Pucksimberg - Toulon - 44 ans - 5 février 2024


Entre dérision et froideur de l'horreur ultime 7 étoiles

Les ouvrages qui évoquent la Shoah sous une forme de dérision ont toujours provoqué en moi un malaise. A l’instar de « le Nazi et le Barbier » d’Edgar Hilsenrath, je me suis senti au moment d’aborder le roman assez peu à mon affaire avec le ton et l’angle d’approche de l’auteur. Au fil du récit, cette légèreté a semblé se dissiper au profit d’une description froide et réaliste, plus en phase avec le fond de l’histoire.

Je retiendrai que certains des tortionnaires ou assimilés s’interrogent sur le sens de leur « mission », certains parvenant à justifier cette seule guerre qu’ils pourraient gagner, soit celle contre les juifs, à défaut des autres menées sur les fronts de l’Est ou de l’Ouest déjà stratégiquement perdues dès la fin de l’année 1941.

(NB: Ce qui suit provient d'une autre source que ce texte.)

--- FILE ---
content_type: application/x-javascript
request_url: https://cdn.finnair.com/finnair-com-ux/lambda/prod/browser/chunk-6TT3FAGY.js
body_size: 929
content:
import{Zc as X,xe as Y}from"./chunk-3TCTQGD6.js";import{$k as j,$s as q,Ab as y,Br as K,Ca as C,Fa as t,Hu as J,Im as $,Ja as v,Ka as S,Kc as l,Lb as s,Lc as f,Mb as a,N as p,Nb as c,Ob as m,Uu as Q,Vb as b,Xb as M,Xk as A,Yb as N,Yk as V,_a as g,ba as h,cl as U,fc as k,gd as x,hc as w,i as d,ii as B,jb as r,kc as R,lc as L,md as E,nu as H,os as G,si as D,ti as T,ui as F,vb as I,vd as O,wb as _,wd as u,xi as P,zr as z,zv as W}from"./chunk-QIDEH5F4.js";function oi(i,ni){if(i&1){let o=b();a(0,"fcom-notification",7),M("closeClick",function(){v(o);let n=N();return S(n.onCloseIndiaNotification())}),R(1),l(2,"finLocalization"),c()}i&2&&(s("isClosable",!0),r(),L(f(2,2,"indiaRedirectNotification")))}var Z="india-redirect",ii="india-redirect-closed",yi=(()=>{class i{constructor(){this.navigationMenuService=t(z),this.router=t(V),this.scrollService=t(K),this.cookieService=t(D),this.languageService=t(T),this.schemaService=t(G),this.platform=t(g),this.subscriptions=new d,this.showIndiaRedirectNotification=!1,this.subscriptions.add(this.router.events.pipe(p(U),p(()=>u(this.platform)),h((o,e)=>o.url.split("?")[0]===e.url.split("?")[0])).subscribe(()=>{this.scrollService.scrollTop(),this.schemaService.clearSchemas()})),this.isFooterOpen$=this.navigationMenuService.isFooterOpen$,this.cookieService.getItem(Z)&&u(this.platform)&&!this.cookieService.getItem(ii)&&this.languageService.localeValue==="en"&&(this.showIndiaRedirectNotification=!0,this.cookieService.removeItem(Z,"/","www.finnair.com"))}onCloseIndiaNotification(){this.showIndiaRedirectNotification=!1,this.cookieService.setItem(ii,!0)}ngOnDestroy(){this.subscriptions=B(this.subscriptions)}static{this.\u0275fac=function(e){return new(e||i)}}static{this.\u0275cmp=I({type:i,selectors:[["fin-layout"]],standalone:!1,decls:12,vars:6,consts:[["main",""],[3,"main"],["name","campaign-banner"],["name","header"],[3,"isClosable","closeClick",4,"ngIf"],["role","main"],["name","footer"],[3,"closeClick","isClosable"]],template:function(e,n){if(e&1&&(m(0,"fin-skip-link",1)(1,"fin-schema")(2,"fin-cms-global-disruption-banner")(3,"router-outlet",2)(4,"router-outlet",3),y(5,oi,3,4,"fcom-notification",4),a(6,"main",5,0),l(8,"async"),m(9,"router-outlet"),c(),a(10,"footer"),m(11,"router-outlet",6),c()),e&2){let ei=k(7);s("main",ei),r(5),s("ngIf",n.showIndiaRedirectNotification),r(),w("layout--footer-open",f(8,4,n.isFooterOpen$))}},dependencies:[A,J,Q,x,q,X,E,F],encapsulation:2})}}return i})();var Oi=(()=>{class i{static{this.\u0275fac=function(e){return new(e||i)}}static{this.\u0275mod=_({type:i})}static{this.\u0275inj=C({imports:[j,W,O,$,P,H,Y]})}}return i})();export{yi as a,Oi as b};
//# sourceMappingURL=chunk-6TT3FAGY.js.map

L’auteur utilise aussi le même stratagème que Robert Merle dans « La mort est mon métier » à savoir ne pas nommer par son vrai nom le commandant du camp de Auschwitz, à savoir Rudolf Höss alias Doll, tout en ajoutant la photo du personnage réel en compagnie d’Hitler en postface. Bizarre !

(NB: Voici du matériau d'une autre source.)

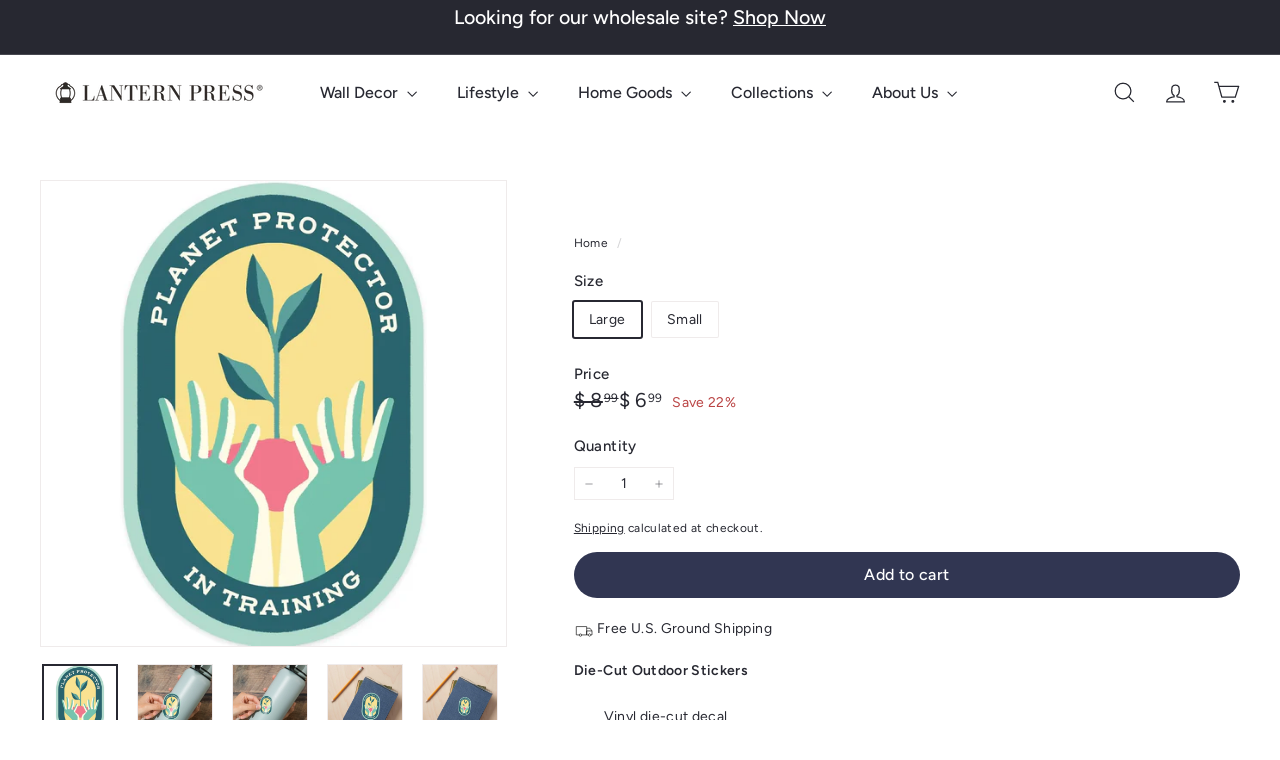

--- FILE ---
content_type: application/javascript; charset=utf-8
request_url: https://cs.complianz.io/cookie-solution/confs/js/87991393.js
body_size: -225
content:
_cmplc.csRC = { consApiKey: 'JWcemEb6eQJpXQq1GFODoUQknq1emSC5', brand: 'Complianz', publicId: '48e4c4ed-894f-425e-b1ad-d22cb183062c', floatingGroup: false };
_cmplc.csEnabled = true;
_cmplc.csPurposes = [];
_cmplc.csFeatures = {"geolocation_setting":true,"compliance_solution_white_labeling":1,"rejection_recovery":false,"full_customization":true,"multiple_languages":true,"mobile_app_integration":false};
_cmplc.csT = null;
_cmplc.googleConsentModeV2 = true;


--- FILE ---
content_type: text/javascript
request_url: https://lanternpress.com/cdn/shop/t/27/assets/currency.aio.min.js?v=157318697842775771141768246972
body_size: -341
content:
/*
Generated time: January 12, 2026 19:42
This file was created by the app developer. Feel free to contact the original developer with any questions. It was minified (compressed) by AVADA. AVADA do NOT own this script.
*/
import{defaultTo}from"@archetype-themes/utils/utils";let moneyFormat="${{amount}}";function formatMoney(e,t,a){"string"==typeof e&&(e=e.replace(".",""));let r="";var n=/\{\{\s*(\w+)\s*\}\}/,t=t||moneyFormat;function u(e,t,a,r){return t=defaultTo(t,2),a=defaultTo(a,","),r=defaultTo(r,"."),isNaN(e)||null==e?0:(t=(e=(e/100).toFixed(t)).split("."))[0].replace(/(\d)(?=(\d\d\d)+(?!\d))/g,"$1"+a)+(t[1]?r+t[1]:"")}switch(t.match(n)[1]){case"amount":r=u(e,2),a&&r&&r.includes(".")&&(r=r.replace(".","<sup>")+"</sup>");break;case"amount_no_decimals":r=u(e,0);break;case"amount_with_comma_separator":r=u(e,2,".",","),a&&r&&r.includes(",")&&(r=r.replace(",","<sup>")+"</sup>");break;case"amount_no_decimals_with_comma_separator":r=u(e,0,".",",");break;case"amount_no_decimals_with_space_separator":r=u(e,0," ")}return t.replace(n,r)}function getBaseUnit(e){if(e&&e.unit_price_measurement&&e.unit_price_measurement.reference_value)return 1===e.unit_price_measurement.reference_value?e.unit_price_measurement.reference_unit:e.unit_price_measurement.reference_value+e.unit_price_measurement.reference_unit}export{formatMoney,getBaseUnit};

--- FILE ---
content_type: text/javascript
request_url: https://lanternpress.com/cdn/shop/t/27/assets/video-media.aio.min.js?v=118523500834782919341768247013
body_size: 212
content:
/*
Generated time: January 12, 2026 19:42
This file was created by the app developer. Feel free to contact the original developer with any questions. It was minified (compressed) by AVADA. AVADA do NOT own this script.
*/
import BaseMedia from"@archetype-themes/custom-elements/base-media";import{loadScript}from"@archetype-themes/utils/resource-loader";let onYouTubePromise=new Promise(e=>{window.onYouTubeIframeAPIReady=()=>e()});class VideoMedia extends BaseMedia{connectedCallback(){super.connectedCallback(),this.autoplay||this.addEventListener("click",this.play.bind(this),{once:!0})}getPlayerTarget(){return this.setAttribute("loaded",""),this.host?this.setupThirdPartyVideoElement():this.setupNativeVideoElement()}playerHandler(e,t){"youtube"===this.host?"play"===t?e.playVideo():e.pauseVideo():e[t]()}async setupThirdPartyVideoElement(){let e;var t=this.querySelector("template");return t&&t.replaceWith(t.content.firstElementChild.cloneNode(!0)),e="youtube"===this.host?await this.setupYouTubePlayer():await this.setupVimeoPlayer()}setupNativeVideoElement(){let e=this.querySelector("video");return e.addEventListener("play",()=>{this.setAttribute("playing","")}),e.addEventListener("pause",()=>{e.paused&&!e.seeking&&this.removeAttribute("playing")}),this.autoplay&&e.addEventListener("click",()=>{e.paused?e.play():e.pause()}),e}setupYouTubePlayer(){return new Promise(async e=>{window.YT?.Player||await loadScript("https://www.youtube.com/iframe_api"),await onYouTubePromise;let t=new YT.Player(this.querySelector("iframe"),{events:{onReady:()=>{e(t)},onStateChange:e=>{e.data===YT.PlayerState.PLAYING?this.setAttribute("playing",""):e.data!==YT.PlayerState.PAUSED&&e.data!==YT.PlayerState.ENDED||this.removeAttribute("playing")}}})})}setupVimeoPlayer(){return new Promise(async e=>{window.Vimeo?.Player||await loadScript("https://player.vimeo.com/api/player.js");var t=new Vimeo.Player(this.querySelector("iframe"));t.on("play",()=>this.setAttribute("playing","")),t.on("pause",()=>this.removeAttribute("playing")),t.on("ended",()=>this.removeAttribute("playing")),e(t)})}get host(){return this.getAttribute("host")}}customElements.define("video-media",VideoMedia);export{VideoMedia};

Il est aussi vrai que le récit est totalement imaginaire, en évoquant par exemple les relations de Doll avec son épouse et ses subordonnés et construit en quelque sorte une histoire dans la vraie histoire.

Quant au style, outre les multitudes de mots allemands non traduits, on a trop régulièrement des difficultés à identifier celui qui s’exprime au cours des anecdotes successives décousues et amalgamées qui poussent le lecteur dans ses retranchements. On doit donc souvent s’accrocher pour garder le fil et c’est donc surtout le fond et la profondeur du récit et le message subliminal qu'on retiendra.

Je ne critiquerai donc jamais trop négativement un ouvrage évoquant à nouveau la Shoah, mais il n’y a à mon sens actuellement qu’un seul véritable chef d’œuvre sur ce thème, c’est « Le choix de Sophie » de William Styron.